Aim
Revise the items below by replacing every instance of "camera" with "lens" and leaving all other text as it stands. Omit the pictures from your answer.

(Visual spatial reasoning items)
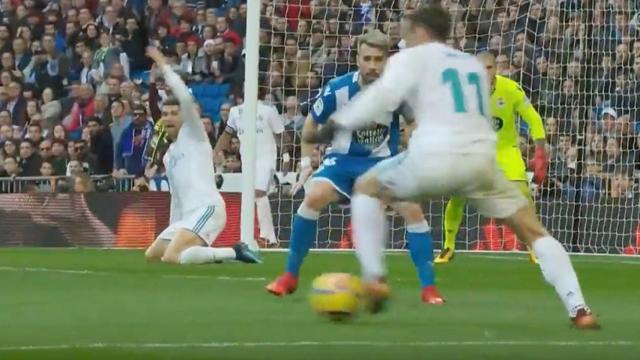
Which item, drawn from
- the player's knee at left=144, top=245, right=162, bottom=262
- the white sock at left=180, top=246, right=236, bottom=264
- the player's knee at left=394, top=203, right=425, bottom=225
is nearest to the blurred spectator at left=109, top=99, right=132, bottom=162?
the player's knee at left=144, top=245, right=162, bottom=262

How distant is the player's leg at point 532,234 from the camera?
9.45 metres

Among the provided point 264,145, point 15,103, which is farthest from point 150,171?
point 15,103

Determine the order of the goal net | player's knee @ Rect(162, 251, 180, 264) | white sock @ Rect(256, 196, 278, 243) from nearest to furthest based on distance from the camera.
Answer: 1. player's knee @ Rect(162, 251, 180, 264)
2. the goal net
3. white sock @ Rect(256, 196, 278, 243)

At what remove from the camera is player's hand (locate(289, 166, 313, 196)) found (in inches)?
671

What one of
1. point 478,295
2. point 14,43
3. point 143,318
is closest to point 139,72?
point 14,43

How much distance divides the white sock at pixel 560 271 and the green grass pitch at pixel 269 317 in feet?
0.60

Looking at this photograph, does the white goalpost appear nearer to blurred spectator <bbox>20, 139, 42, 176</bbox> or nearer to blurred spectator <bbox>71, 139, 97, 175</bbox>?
blurred spectator <bbox>71, 139, 97, 175</bbox>

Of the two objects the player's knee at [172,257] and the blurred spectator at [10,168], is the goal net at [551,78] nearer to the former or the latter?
the player's knee at [172,257]

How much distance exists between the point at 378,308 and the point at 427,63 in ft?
4.68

The solution
Which item, drawn from
- the player's knee at left=144, top=245, right=162, bottom=262
- the white sock at left=180, top=246, right=236, bottom=264
- the player's knee at left=394, top=203, right=425, bottom=225
is nearest to the blurred spectator at left=109, top=99, right=132, bottom=162?
the player's knee at left=144, top=245, right=162, bottom=262

How distant is the player's leg at point 532,234 from the lens?
9.45 metres

Among the provided point 264,145, point 15,103, which is farthest from point 150,171?
point 15,103

Determine the order of the goal net | player's knee @ Rect(162, 251, 180, 264) | white sock @ Rect(256, 196, 278, 243) from nearest to furthest based on distance from the lens.
Answer: 1. player's knee @ Rect(162, 251, 180, 264)
2. the goal net
3. white sock @ Rect(256, 196, 278, 243)

At what remove from the lens is player's hand (locate(289, 166, 313, 196)) found (in inches)?
671

What one of
1. point 478,295
2. point 14,43
3. point 143,318
is closest to point 139,72?
point 14,43

How much distance divides the white sock at pixel 560 271 and the green grass pitch at pixel 269 317 in feet?
0.60

Looking at this photograph, does the white goalpost appear nearer to blurred spectator <bbox>20, 139, 42, 176</bbox> or nearer to blurred spectator <bbox>71, 139, 97, 175</bbox>?
blurred spectator <bbox>71, 139, 97, 175</bbox>

Of the two objects the player's knee at [172,257] and the blurred spectator at [10,168], is the goal net at [551,78] nearer to the former or the latter?
the player's knee at [172,257]

How much distance exists between the point at 378,308 and the point at 427,63 in ft?
4.68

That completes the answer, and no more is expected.